[Data entries]

_ _ _ _ _

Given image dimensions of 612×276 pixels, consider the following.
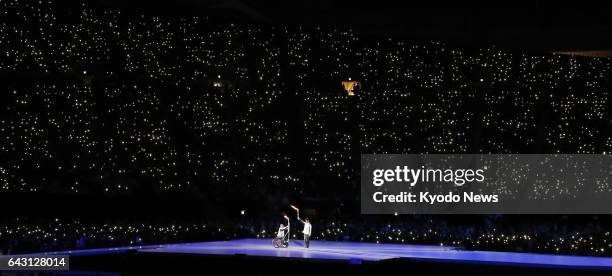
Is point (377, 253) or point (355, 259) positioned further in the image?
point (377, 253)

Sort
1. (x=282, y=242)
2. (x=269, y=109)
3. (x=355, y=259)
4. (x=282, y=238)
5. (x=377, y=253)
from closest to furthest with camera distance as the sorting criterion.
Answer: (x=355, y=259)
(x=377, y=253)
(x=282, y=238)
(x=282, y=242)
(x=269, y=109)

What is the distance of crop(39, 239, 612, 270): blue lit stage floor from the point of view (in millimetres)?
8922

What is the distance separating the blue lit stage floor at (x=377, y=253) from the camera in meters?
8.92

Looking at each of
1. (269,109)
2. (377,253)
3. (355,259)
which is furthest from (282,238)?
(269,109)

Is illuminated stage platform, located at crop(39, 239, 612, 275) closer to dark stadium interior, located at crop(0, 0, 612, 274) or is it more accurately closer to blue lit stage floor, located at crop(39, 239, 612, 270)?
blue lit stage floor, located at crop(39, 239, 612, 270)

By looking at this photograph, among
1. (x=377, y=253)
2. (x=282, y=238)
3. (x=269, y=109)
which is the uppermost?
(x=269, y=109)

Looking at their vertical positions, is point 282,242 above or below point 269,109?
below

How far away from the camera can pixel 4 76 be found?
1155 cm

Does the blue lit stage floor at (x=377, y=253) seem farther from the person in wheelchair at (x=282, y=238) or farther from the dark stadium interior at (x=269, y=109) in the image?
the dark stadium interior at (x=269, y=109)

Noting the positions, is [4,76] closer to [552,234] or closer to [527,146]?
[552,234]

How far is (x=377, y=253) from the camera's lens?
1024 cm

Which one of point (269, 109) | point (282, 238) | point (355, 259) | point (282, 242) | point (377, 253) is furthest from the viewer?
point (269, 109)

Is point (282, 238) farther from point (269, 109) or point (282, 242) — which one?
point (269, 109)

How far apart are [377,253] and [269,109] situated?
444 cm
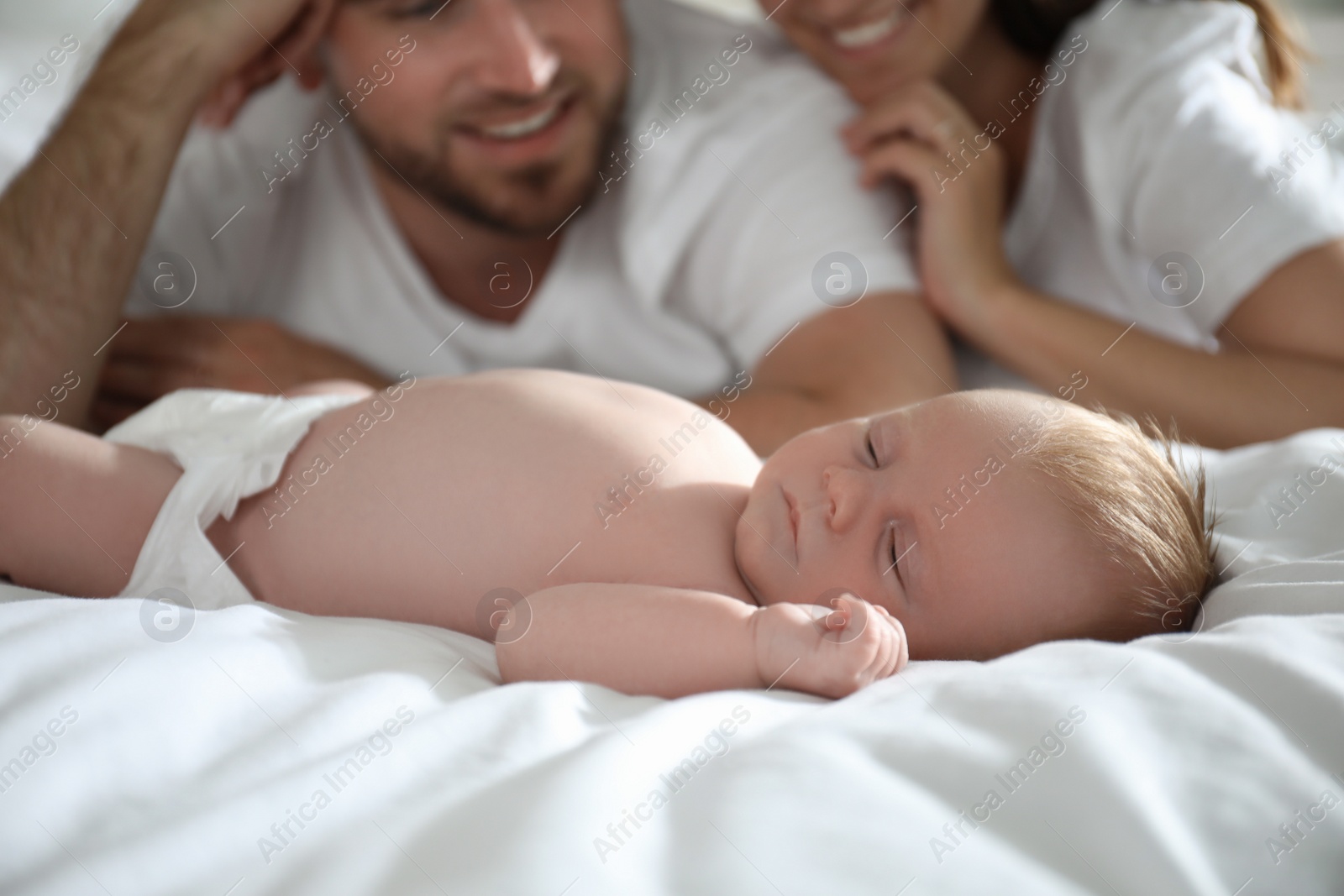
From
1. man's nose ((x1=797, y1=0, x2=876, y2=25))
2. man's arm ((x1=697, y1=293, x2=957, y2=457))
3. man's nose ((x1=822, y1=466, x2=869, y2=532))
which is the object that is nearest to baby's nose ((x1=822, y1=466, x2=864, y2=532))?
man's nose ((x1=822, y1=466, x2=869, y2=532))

_ _ _ _ _

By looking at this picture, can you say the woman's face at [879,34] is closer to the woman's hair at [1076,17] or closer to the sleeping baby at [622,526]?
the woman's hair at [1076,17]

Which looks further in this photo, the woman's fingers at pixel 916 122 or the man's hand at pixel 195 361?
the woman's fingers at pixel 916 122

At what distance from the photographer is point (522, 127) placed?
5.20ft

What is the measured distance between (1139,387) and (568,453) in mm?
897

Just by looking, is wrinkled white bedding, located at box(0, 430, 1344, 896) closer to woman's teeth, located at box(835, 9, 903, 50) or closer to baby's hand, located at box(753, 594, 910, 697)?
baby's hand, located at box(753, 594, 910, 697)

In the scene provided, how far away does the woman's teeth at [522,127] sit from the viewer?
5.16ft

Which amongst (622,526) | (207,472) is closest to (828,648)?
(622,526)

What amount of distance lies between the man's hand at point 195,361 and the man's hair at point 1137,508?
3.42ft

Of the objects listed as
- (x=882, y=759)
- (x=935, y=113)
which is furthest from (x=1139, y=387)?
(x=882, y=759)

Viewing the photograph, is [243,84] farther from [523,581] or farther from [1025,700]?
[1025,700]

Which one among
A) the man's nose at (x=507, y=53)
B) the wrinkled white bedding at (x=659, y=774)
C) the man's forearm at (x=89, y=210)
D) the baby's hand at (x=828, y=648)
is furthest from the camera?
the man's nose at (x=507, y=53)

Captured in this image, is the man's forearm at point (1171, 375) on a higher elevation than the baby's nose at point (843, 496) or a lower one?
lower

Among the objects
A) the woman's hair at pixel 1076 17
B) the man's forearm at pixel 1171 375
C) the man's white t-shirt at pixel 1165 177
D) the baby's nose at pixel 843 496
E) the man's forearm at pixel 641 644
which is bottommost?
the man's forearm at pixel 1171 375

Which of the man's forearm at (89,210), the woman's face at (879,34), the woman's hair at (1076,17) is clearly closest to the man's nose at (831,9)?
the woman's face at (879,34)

_ _ _ _ _

> [Work to be completed] List in full every line of the listing above that contains the word "image", treating uppercase and lowercase as different.

> [Task answer]
Given image dimensions of 612×276 pixels, consider the following.
Is point (377, 253) or point (355, 259) positioned further in the image?
Does the blue lit stage floor at (x=377, y=253) seem farther from the person in wheelchair at (x=282, y=238) or farther from the dark stadium interior at (x=269, y=109) in the image?
Captured in this image, is the man's forearm at point (1171, 375) on a higher elevation than the baby's nose at point (843, 496) or a lower one?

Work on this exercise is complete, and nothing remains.